## begin GIVEN PASSAGE

BRI, Bank Mandiri, and BNI are all controlled by the central government as state-owned enterprises as a part of Danantara Indonesia.

== Ireland ==
In Ireland, the term "big four" applies to the four largest banks by market capitalisation.
- Bank of Ireland
- Allied Irish Banks
- Permanent TSB
- Ulster Bank – a wholly owned subsidiary of NatWest Group, which withdrew from the Republic of Ireland market in 2023.

== Israel ==
In Israel, the term "big five" is used instead of "big four".

| Bank | Hebrew name | Year of incorporation |
|---|---|---|
| Bank Leumi | בנק לאומי | 1902^{[circular reference]} |
| Bank Hapoalim | בנק הפועלים | 1921^{[circular reference]} |
| Israel Discount Bank | בנק דיסקונט לישראל | 1935 |
| Bank Mizrahi-Tefahot | בנק מזרחי טפחות | 1923 |
| First International Bank of Israel | הבנק הבינלאומי | 1970 |

== Italy ==

According to S&P Global in 2024, the 'Big Five' major banking groups in Italy are:

| Bank | Assets (EUR billion) | Year of incorporation |
|---|---|---|
| Intesa Sanpaolo | 965.13 | 2007 |
| UniCredit | 789.24 | 1998 |
| Banco BPM | 202.13 | 2017 |
| BPER Banca | 142.13 | 1867 |
| Banca Monte dei Paschi di Siena | 122.61 | 1472 |

== Japan ==
In Japan, the term "big three" is used instead of "big four". The related term city bank is also sometimes used for these banks. The "big three" are:

| Financial group | Bank | Japanese name | Year of incorporation |
|---|---|---|---|
| Mitsubishi UFJ Financial Group | MUFG Bank | 三菱UFJ銀行 | 2005 |
| Sumitomo Mitsui Financial Group | Sumitomo Mitsui Banking Corporation (SMBC) | 三井住友銀行 | 2002 |
| Mizuho Financial Group | Mizuho Bank | みずほ銀行 | 2000 |

These banks are all listed in the Tokyo Stock Exchange (where they are constituents of the Nikkei 225 and TOPIX Core30 indices) and the New York Stock Exchange in the form of American depositary receipts; MUFG and SMBC Group are both additionally listed in the Nagoya Stock Exchange and serve as the financial arms of their respective namesake keiretsu (Mitsubishi for MUFG, Sumitomo and Mitsui for SMBC).

## end GIVEN PASSAGE

# YOUR INSTRUCTIONS
Name every stock exchange mentioned in the Japan section of the passage on big banks.

## begin MATERIAL

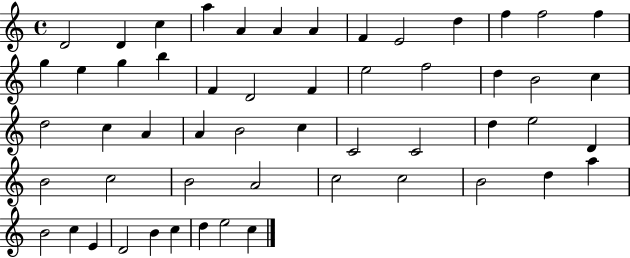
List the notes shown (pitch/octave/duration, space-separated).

D4/h D4/q C5/q A5/q A4/q A4/q A4/q F4/q E4/h D5/q F5/q F5/h F5/q G5/q E5/q G5/q B5/q F4/q D4/h F4/q E5/h F5/h D5/q B4/h C5/q D5/h C5/q A4/q A4/q B4/h C5/q C4/h C4/h D5/q E5/h D4/q B4/h C5/h B4/h A4/h C5/h C5/h B4/h D5/q A5/q B4/h C5/q E4/q D4/h B4/q C5/q D5/q E5/h C5/q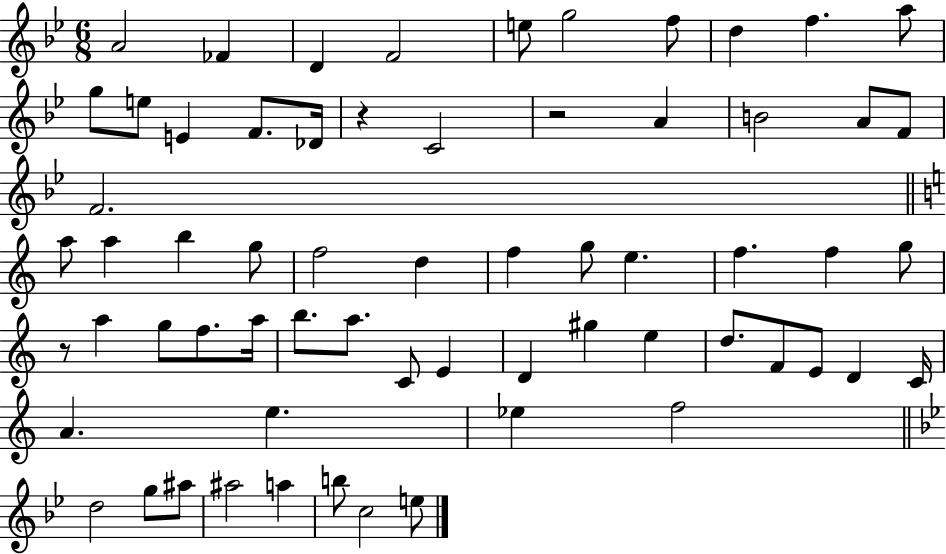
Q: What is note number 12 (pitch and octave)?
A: E5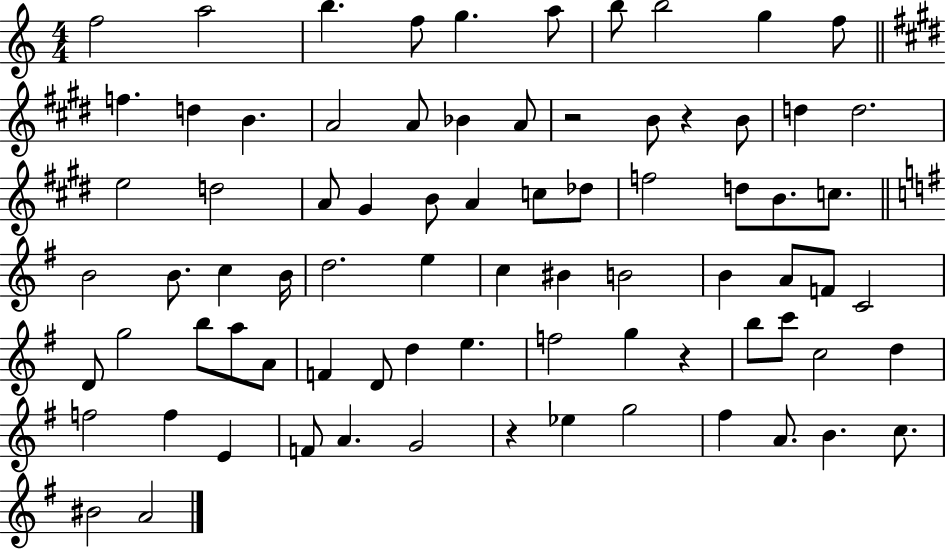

## end MATERIAL

# FULL RESPONSE
Tokyo Stock Exchange, New York Stock Exchange, Nagoya Stock Exchange